I emailed the comments on to the designer.  And a few moments later I realized that the client  had a typo in their correction.  So I emailed the designer with a fix to that typo (and I labeled the email “high priority” so she’d read it before implementing the client’s erroneous change).    And of course I sent it quickly.  You know, about ten minutes before I remembered that I needed to request yet one more tweak…

Only one thing kept that graphic designer from shooting me — she charges by the hour.

Lesson: no one benefits from having a hundred tweaks requested one-at-a-time as they occur to the tweaker.  My ADD wanted me to deal with each idea as soon as it hit me, and maybe that would have been fine.  But I didn’t need to make the designer deal with each idea as soon as it hit me.  I could have collected them bit by bit into one document, which I could have emailed when it was complete, after I organized and reviewed it.  I’ll do better next time — I promise!

Don’t Sell Past the Close

“Don’t Sell Past the Close”

– some anonymous smart person

This isn’t just for salesmen pitching product.  It’s for any executive whose job includes persuading others to do things.

When someone agrees to whatever you’re persuading them to do, stop talking.  Stop giving them more reasons it’s a good idea.  Stop asking them to do it.  They’ve already said yes! What will you gain by talking more?  Probably nothing important.

Meanwhile, there’s a risk you might derail their “yes”.  How? Here are four different ways:

  1. you might give them new facts that point them back toward “no”.
  2. you might look so eager that they think they can talk you down on price.
  3. your lack of realizing that you’ve already made the “sale” may make them doubt your competence and the value of whatever you’re pitching
  4. your extra bandwidth demand might just annoy them. I think I’ll stop, now.

Scratch One Item Off Your To-Do List

Do you have a to-do list with items more than one month old?

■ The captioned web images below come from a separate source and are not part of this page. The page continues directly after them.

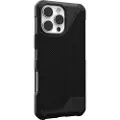Uag Metropolis LT MagSafe - Kevlar Black - iPhone 16 Pro Max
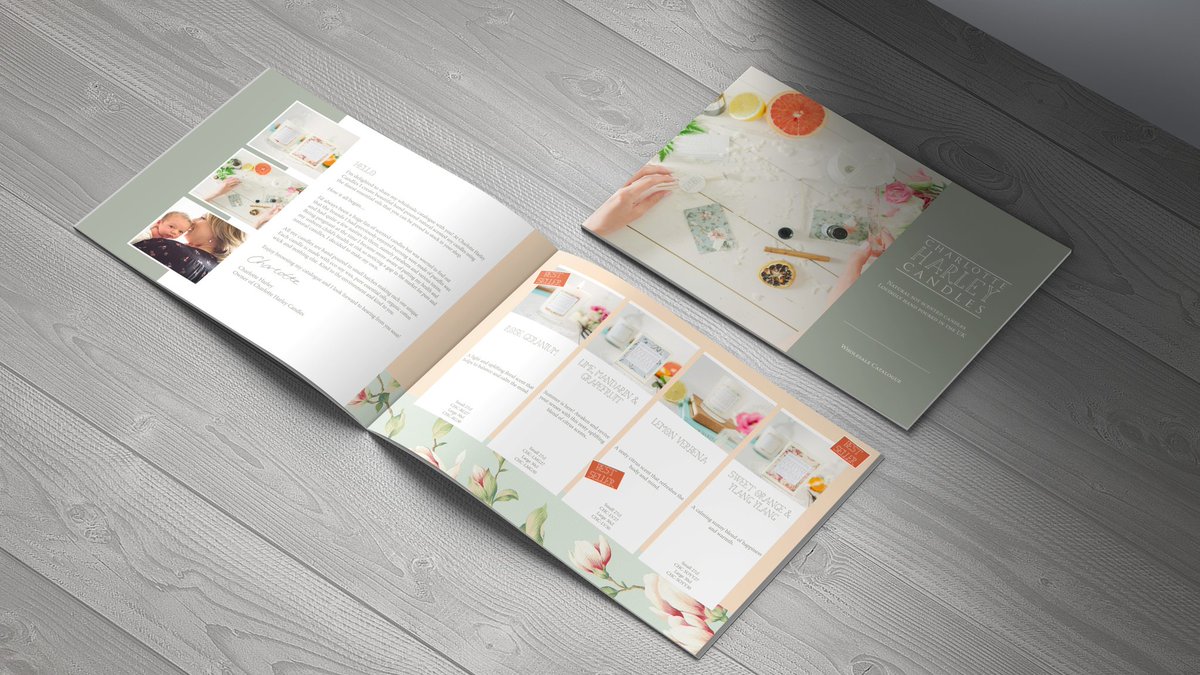 CHCnatural's tweet photo. My new wholesale catalogue! Any retailers interested in stocking my candles let me know! #handmade #soywax #candles https://t.co/xVcMYh89DR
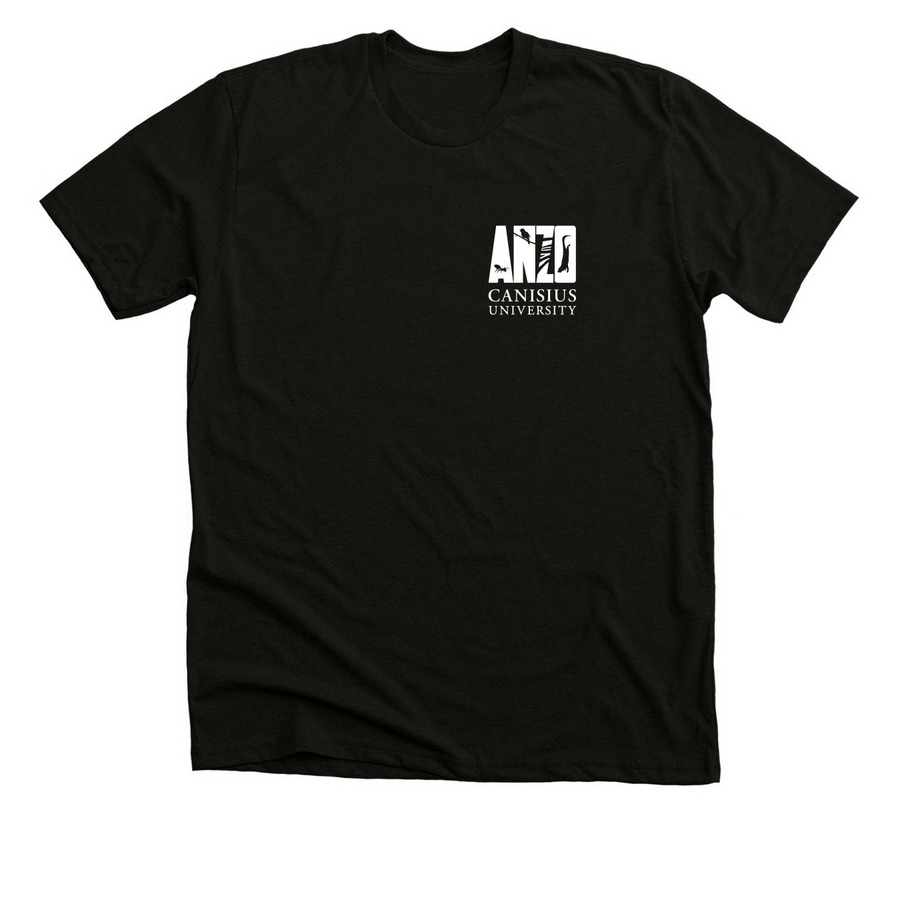 ANZO Pride, a Solid Black Blend Premium Unisex Tee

Try this for today: find one item you know you’re not going to do, or that you at least know you can live without.  And scratch it out.

I bet your mind will thank you.

Motivated by a Hamburger?

Back in the 70s I read a book of study tips for college students.  “If you’re having troubled staying on task with an assignment, promise yourself a reward — like going out for a hamburger — as soon as you get your work done.”

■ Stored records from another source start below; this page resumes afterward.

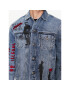 Guess Дънково яке M3GXN5 D4YO0 Син Oversize - Pepit.bg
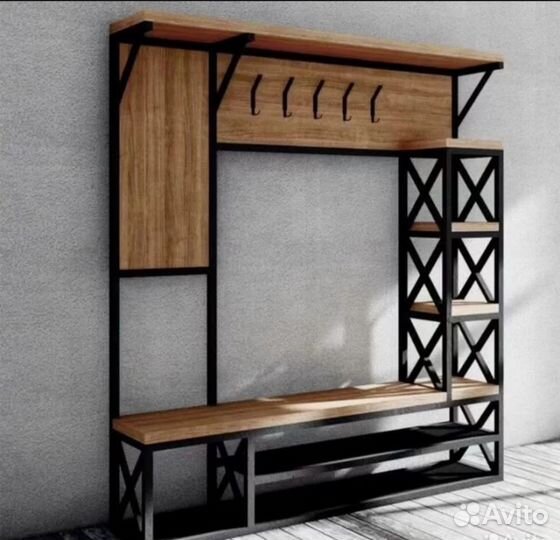 Мебель в стиле лофт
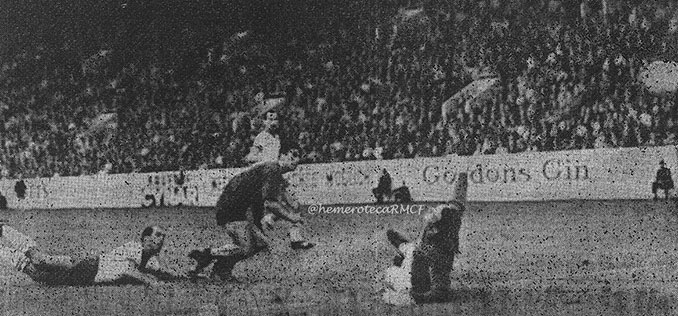 Gol de Manuel Sanchís a Suiza en la Copa del Mundo de 1966 - Odio Eterno Al Fútbol Moderno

How does this technique sound for a modern executive with attention deficit disorder?  On the one hand, if the promise of a little treat helps us get the job done, great!  We get the job done!  On the other hand, if we make a habit of using extrinsic and unrelated rewards (like hamburgers, or a half-hour of television, or a trip to the beach) to get ourselves to complete a task, will we gradually erode our internal ability to stick with tasks for the simple reason that they’re important?

I suspect that the “hamburger” technique (like hamburgers themselves) are fine if used sparingly, but not as a habit.  In any case, if you use this technique, what’s your “hamburger”?